AUKUS: Langkah Cepat Mengisi Kekosongan

Melihat respons kawasan yang cenderung lunak dan pragmatis, Amerika mengambil langkah lebih konkret. Tahun 2021, dibentuklah AUKUS—pakta pertahanan trilateral antara Australia, Inggris, dan Amerika Serikat. Dalam kerangka ini, Australia akan dibekali kapal selam bertenaga nuklir, bukan untuk membawa senjata nuklir, tetapi untuk meningkatkan jangkauan dan kehadiran militernya di perairan strategis—termasuk sekitar Laut Cina Selatan dan sekitarnya.
Langkah ini tidak datang tanpa kontroversi. Prancis murka karena kontrak puluhan miliar dolar untuk pembangunan kapal selam konvensional dengan Australia dibatalkan sepihak. Beijing menuduh AUKUS sebagai bentuk militerisasi Kawasan dan memicu lomba senjata di kawasan. Sementara Selandia Baru segere menutup pintu bagi kapal selam nuklir, sesuai kebijakan bebas-nuklir nasional mereka.
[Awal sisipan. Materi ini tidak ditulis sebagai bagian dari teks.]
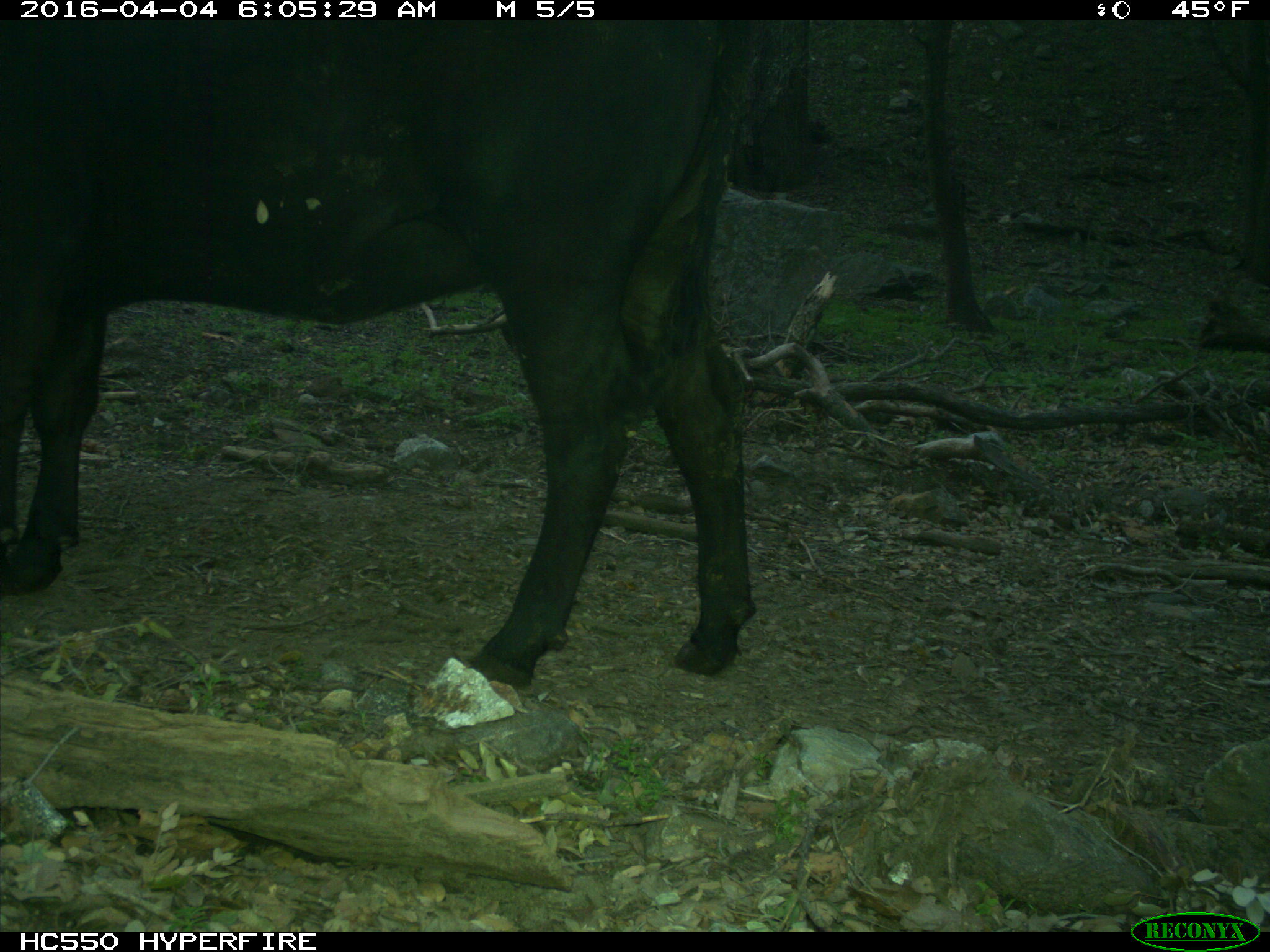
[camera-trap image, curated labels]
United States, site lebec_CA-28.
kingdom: Animalia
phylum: Chordata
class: Mammalia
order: Artiodactyla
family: Bovidae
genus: Bos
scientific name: Bos taurus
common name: domestic cow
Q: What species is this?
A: Bos taurus (domestic cow).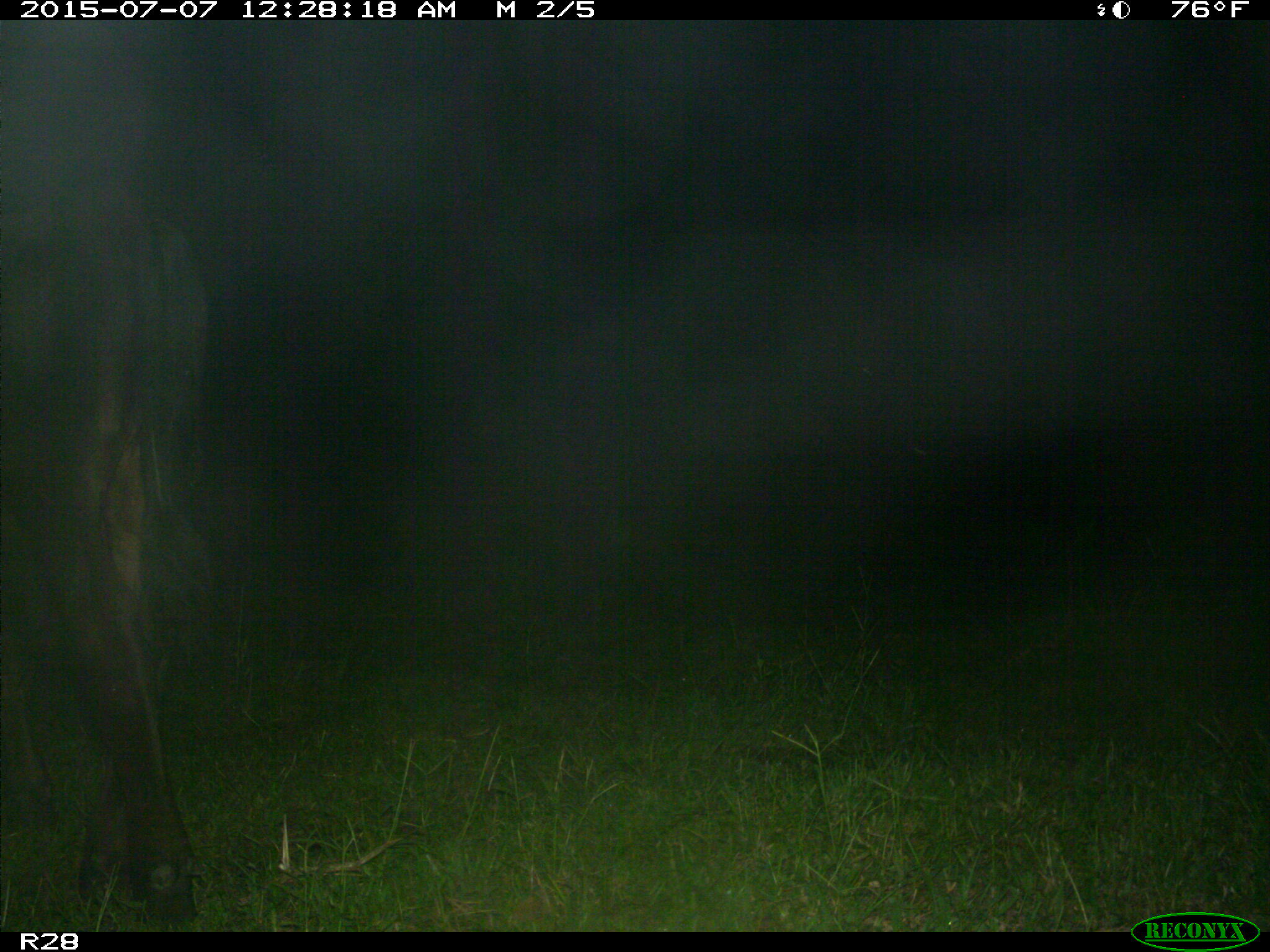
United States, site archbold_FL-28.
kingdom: Animalia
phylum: Chordata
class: Mammalia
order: Artiodactyla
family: Bovidae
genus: Bos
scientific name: Bos taurus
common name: domestic cow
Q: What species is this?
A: Bos taurus (domestic cow).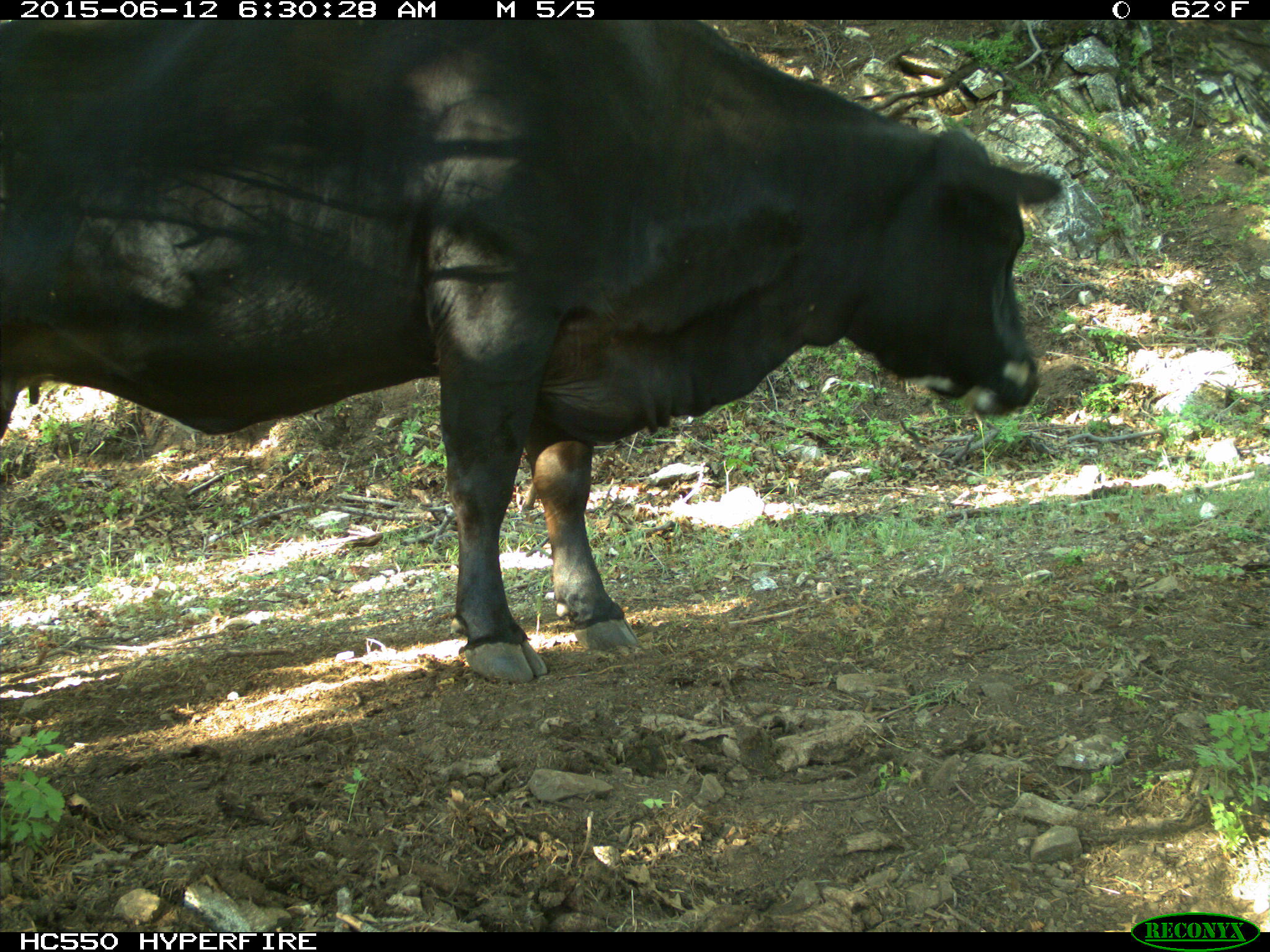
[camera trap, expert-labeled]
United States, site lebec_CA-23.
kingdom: Animalia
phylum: Chordata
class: Mammalia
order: Artiodactyla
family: Bovidae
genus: Bos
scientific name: Bos taurus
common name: domestic cow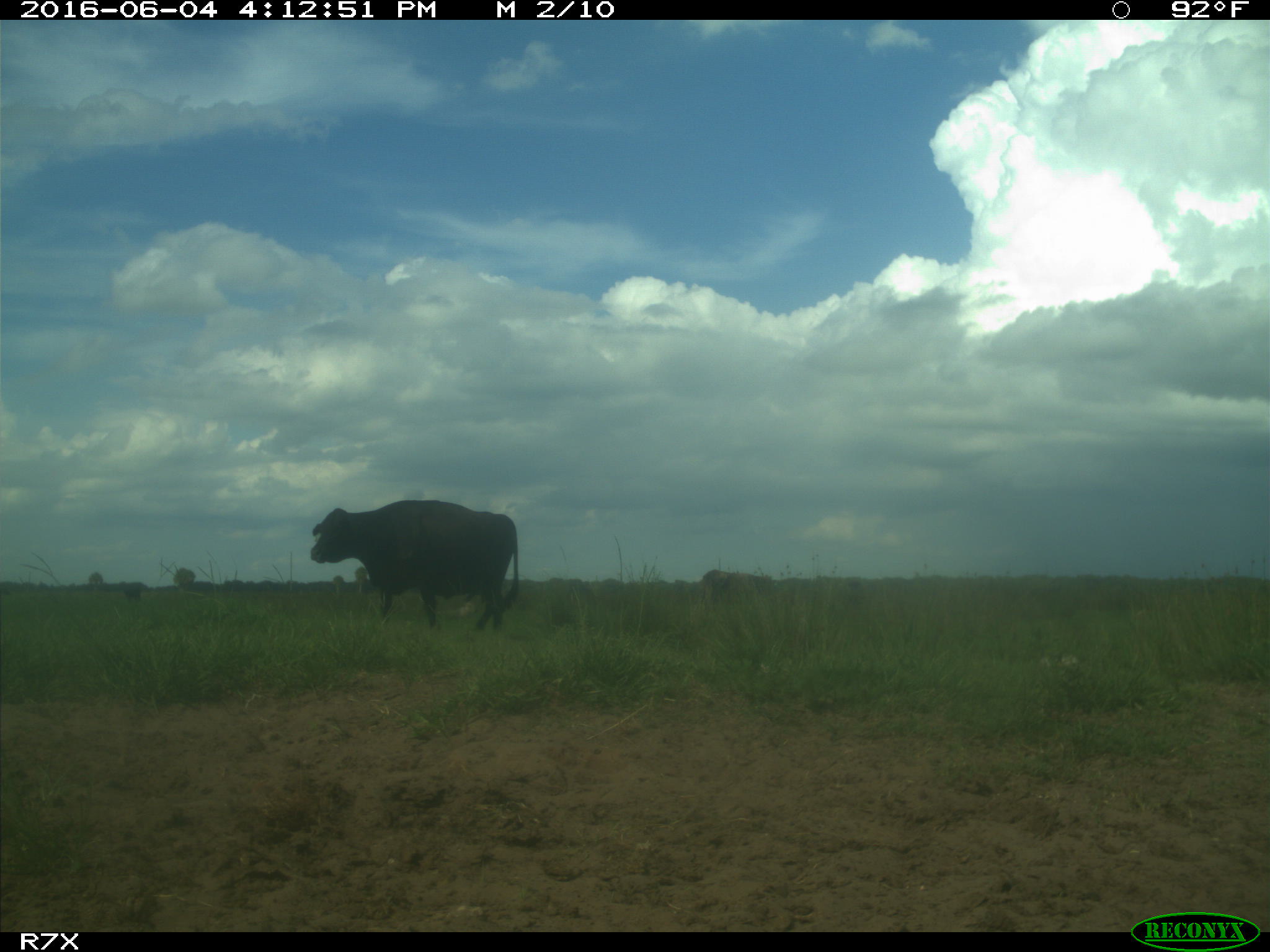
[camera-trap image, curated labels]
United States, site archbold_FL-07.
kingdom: Animalia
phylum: Chordata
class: Mammalia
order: Artiodactyla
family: Bovidae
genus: Bos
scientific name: Bos taurus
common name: domestic cow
Bos taurus (domestic cow).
Yang menarik: AUKUS memungkinkan Amerika kembali memproyeksikan kekuatan militer di Pasifik, tanpa harus membangun pangkalan baru. Lewat sekutu yang diperkuat secara teknologi dan doktrin, Washington bisa tetap menjadi “penjaga gawang” kawasan ini.
Munculnya Lingkaran Ketegangan Baru?
Kini, kita berada di titik kritis. Di satu sisi, AUKUS dan isu Laut Cina Selatan mencerminkan keberhasilan strategi jangka panjang Amerika dalam membendung dominasi Tiongkok. Tetapi di sisi lain, muncul ketegangan baru yang justru membuat kawasan ini semakin tidak stabil. Negara-negara seperti Indonesia menghadapi dilema besar. Apakah kita akan merapat ke blok pertahanan Barat, atau tetap menjaga jarak aman demi stabilitas kawasan? AUKUS bisa memberi jaminan pertahanan, tetapi sekaligus mengundang bayang-bayang konflik.
Sebenarnya bagi Indonesia, pilihan kita jelas: memperkuat posisi netral aktif, menjaga kedaulatan nasional, dan tidak membiarkan wilayah kita menjadi medan rivalitas adidaya. Diplomasi pertahanan harus dijalankan dengan kepala dingin dan pandangan jauh ke depan. Kita tidak boleh menjadi penonton di rumah sendiri. Kita harus membangun kekuatan kita sendiri—baik melalui pertahanan mandiri, modernisasi alutsista, maupun kerja sama regional yang tidak bersifat eksklusif atau memihak. Laut kita adalah halaman rumah kita. Dan kedaulatan di atasnya, harus dijaga oleh kita sendiri.
Referensi:
- Kaplan, Robert D. Asia’s Cauldron: The South China Sea and the End of a Stable Pacific. Random House, 2014.
- Nye, Joseph S. “The Future of American Power.” Foreign Affairs, Vol. 89, No. 6, 2010.
- U.S. Department of Defense. Annual Report to Congress: Military and Security Developments Involving the PRC, 2020.
- BBC News. “Stanley McChrystal Resigns over Afghanistan Comments.” 23 Juni 2010.
- The Guardian. “AUKUS Submarine Deal Sparks Fury from France, China and New Zealand.” 16 September 2021.